I also want to flag a concern about evaluation metrics. "State-of-the-art" claims in robot learning are notoriously difficult to compare across papers because of differences in evaluation protocols, task definitions, and success criteria. The field would benefit from more standardized benchmarks with held-out test sets that aren't available to researchers during development. Right now, it's too easy to tune methods to specific benchmarks in ways that don't generalize.
What I'd want to see next is a systematic comparison of these hierarchical approaches against each other and against simpler baselines on a common benchmark suite. The papers I've discussed use different evaluation setups, making it hard to know whether HiST-AT, HiMAQ, or Notes-to-Self would perform better on any given task. A unified evaluation would also help identify whether the benefits of hierarchy are additive (combining HiST-AT's temporal tokenization with Notes-to-Self's scratchpad, for example) or whether they're solving the same underlying problem in different ways.
There's also the question of computational cost. Hierarchical approaches typically require more parameters and more computation than flat approaches. The papers don't always report inference times or memory requirements in ways that allow direct comparison. For robotics applications where real-time control matters, this could be significant.
Despite these caveats, I think the convergence on hierarchical representations is meaningful. When multiple research groups independently arrive at similar architectural choices, it often indicates that there's something real being captured. The specific implementations differ (two-level vector quantization, language scratchpads, temporal versus spatial emphasis), but the underlying insight is shared: robot actions have structure that flat representations fail to exploit.
The connection to in-context learning is particularly intriguing. If hierarchical tokenization enables robots to learn new tasks from a handful of demonstrations, that addresses one of the key bottlenecks in robot deployment. Collecting large datasets for every task is impractical; being able to teach a robot a new task by showing it a few examples is much closer to how we'd actually want to use these systems.
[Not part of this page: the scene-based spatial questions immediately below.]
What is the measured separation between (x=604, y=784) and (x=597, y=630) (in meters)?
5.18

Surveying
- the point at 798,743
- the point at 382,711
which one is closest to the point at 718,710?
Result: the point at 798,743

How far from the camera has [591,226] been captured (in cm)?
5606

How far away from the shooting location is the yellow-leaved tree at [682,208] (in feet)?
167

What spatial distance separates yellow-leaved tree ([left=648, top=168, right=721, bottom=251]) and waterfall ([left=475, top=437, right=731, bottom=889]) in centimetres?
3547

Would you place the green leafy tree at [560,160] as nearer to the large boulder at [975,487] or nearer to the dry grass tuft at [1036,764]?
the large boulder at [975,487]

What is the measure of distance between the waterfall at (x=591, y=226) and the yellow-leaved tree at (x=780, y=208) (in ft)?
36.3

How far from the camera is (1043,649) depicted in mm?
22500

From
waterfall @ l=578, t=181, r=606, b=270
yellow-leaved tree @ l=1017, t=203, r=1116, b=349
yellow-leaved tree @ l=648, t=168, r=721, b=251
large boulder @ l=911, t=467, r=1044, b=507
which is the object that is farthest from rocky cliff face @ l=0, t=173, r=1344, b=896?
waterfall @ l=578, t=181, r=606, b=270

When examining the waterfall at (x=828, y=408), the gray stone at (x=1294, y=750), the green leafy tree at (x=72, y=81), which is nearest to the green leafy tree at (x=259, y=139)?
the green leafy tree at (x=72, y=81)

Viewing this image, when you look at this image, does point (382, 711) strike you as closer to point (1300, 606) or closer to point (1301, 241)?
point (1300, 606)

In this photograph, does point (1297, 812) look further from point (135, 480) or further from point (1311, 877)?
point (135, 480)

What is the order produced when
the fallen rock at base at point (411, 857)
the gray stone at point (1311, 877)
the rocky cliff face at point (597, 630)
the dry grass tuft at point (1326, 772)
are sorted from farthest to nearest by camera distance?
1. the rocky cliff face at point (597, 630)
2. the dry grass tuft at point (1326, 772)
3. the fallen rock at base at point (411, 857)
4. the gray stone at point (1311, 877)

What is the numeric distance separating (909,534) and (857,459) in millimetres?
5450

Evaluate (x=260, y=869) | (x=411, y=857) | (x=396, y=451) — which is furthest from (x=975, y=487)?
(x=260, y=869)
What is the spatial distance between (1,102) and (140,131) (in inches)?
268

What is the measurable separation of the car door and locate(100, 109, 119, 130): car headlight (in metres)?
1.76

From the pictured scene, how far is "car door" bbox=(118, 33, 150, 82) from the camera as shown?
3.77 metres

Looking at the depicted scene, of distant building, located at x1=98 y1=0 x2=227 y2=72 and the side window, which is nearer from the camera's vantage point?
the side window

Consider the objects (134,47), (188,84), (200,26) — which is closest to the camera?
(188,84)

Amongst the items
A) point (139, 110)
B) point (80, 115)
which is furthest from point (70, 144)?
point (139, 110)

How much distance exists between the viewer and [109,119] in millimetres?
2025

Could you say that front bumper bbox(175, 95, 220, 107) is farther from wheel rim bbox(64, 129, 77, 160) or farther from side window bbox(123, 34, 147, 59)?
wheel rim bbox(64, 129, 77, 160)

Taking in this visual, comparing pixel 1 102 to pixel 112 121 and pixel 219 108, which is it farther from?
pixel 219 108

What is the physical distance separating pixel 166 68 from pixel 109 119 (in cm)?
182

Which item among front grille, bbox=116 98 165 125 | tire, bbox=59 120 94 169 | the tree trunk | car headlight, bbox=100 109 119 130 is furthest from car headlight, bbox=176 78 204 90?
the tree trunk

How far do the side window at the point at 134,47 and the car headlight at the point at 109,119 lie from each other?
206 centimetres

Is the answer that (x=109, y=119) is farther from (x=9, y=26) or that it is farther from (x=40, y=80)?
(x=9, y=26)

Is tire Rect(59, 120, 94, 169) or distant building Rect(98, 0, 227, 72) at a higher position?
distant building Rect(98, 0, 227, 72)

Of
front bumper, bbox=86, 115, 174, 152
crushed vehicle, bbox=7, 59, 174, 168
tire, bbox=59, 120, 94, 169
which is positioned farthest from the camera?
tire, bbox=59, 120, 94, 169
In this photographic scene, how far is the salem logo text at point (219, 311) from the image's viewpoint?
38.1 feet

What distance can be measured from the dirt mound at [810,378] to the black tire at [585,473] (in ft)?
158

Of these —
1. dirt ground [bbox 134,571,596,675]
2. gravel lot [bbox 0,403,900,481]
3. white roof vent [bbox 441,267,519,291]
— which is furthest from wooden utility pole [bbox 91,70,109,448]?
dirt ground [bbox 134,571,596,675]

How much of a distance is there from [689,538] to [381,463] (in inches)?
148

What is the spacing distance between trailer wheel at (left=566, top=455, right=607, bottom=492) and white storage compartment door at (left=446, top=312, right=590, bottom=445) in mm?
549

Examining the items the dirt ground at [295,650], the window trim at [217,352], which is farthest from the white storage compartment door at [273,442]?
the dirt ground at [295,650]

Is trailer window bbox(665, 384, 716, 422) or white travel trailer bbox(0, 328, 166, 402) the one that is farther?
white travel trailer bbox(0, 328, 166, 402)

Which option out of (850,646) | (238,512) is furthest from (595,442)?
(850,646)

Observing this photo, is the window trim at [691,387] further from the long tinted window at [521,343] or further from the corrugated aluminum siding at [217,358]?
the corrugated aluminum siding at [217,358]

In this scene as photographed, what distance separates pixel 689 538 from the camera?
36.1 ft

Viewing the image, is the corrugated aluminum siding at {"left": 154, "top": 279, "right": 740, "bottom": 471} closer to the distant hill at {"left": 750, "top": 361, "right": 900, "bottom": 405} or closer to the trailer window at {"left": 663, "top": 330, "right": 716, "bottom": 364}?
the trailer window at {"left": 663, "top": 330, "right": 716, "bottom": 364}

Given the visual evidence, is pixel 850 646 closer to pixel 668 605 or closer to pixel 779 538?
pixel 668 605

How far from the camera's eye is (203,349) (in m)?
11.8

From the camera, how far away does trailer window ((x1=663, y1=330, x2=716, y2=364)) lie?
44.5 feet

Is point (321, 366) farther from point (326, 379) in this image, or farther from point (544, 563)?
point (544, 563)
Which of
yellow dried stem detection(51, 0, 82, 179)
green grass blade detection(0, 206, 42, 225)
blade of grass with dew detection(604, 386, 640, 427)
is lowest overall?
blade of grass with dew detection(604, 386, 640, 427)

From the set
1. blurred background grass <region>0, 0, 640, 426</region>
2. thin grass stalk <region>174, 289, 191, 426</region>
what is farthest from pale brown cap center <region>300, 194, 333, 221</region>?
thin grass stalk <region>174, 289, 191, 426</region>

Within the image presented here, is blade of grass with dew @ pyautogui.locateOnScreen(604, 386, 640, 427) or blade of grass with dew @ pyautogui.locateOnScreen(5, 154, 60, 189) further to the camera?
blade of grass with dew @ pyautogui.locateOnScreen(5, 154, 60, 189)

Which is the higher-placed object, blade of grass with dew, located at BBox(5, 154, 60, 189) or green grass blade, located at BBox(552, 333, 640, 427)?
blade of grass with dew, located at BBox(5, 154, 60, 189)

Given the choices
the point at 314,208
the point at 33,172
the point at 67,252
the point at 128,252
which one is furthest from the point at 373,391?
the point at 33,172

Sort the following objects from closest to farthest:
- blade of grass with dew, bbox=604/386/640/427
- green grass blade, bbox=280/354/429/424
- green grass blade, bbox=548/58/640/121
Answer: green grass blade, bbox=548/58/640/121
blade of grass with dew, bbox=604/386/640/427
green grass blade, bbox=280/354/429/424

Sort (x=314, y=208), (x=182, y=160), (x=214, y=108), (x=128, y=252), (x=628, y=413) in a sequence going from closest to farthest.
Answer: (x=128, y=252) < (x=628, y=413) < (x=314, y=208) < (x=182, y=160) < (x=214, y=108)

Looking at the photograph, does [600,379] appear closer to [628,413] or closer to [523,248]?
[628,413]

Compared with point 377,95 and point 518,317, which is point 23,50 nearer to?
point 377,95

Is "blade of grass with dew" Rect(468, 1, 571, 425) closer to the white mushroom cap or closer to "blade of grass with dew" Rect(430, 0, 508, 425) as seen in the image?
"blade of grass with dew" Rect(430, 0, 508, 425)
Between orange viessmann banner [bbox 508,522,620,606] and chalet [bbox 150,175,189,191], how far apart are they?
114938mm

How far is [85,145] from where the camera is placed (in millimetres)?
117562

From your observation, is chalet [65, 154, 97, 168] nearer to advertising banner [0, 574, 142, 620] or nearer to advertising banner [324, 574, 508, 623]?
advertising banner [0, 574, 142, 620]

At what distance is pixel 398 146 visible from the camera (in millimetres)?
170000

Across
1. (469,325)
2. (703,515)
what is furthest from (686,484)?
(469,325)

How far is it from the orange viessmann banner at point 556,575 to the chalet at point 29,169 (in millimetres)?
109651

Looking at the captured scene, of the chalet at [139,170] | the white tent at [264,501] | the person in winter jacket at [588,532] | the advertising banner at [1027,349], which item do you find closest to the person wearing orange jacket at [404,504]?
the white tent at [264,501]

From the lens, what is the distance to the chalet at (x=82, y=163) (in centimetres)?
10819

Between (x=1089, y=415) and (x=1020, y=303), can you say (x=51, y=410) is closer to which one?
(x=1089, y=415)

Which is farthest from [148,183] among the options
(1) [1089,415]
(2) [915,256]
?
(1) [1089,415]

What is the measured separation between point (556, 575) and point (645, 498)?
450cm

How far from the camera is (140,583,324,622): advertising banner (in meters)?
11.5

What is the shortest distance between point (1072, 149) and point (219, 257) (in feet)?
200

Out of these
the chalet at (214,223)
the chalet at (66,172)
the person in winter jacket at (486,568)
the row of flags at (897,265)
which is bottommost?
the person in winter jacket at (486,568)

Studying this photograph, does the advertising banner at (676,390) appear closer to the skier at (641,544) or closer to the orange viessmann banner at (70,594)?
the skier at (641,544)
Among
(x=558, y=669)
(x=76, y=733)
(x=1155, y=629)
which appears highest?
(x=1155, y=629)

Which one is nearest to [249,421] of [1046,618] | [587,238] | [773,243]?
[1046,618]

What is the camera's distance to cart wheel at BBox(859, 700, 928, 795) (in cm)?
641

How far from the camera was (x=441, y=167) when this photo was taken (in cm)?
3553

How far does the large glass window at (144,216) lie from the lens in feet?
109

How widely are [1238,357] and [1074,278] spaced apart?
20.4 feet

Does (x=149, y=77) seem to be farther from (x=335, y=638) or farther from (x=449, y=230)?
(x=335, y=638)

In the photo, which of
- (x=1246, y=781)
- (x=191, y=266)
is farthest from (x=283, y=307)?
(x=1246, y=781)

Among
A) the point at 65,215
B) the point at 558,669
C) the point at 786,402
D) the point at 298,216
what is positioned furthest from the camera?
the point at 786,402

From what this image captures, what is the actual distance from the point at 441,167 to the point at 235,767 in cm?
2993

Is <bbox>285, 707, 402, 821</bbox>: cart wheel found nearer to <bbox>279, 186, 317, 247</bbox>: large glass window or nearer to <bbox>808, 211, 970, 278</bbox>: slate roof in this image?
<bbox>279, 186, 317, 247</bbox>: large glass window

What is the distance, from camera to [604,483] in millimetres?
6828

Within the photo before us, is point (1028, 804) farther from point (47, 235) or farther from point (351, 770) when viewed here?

But we're not there yet. The "few examples" in current in-context learning work is typically 10 to 50 demonstrations, which is better than thousands but still requires careful data collection. The tasks are often relatively simple by human standards. And the generalization to truly novel objects and environments remains limited.
I'll end with a methodological note. All three papers I've discussed are available on arXiv, which means they haven't gone through peer review (or in the case of the replace announcements, have been revised since initial posting). This is increasingly common in machine learning and robotics, and it's not necessarily a problem. But it does mean we should treat the claims with appropriate caution. Peer review isn't perfect, but it does catch some errors and overstatements. The rapid pace of publication in this field sometimes means that ideas get ahead of the evidence supporting them.
Hierarchical action tokenization is a promising direction. The recent papers advance our understanding of how to structure action representations for robot learning. But the field has a tendency toward hype cycles, and I'd rather see steady progress than breathless announcements of breakthroughs. The work is good. Let's just be precise about what it shows and what remains to be demonstrated.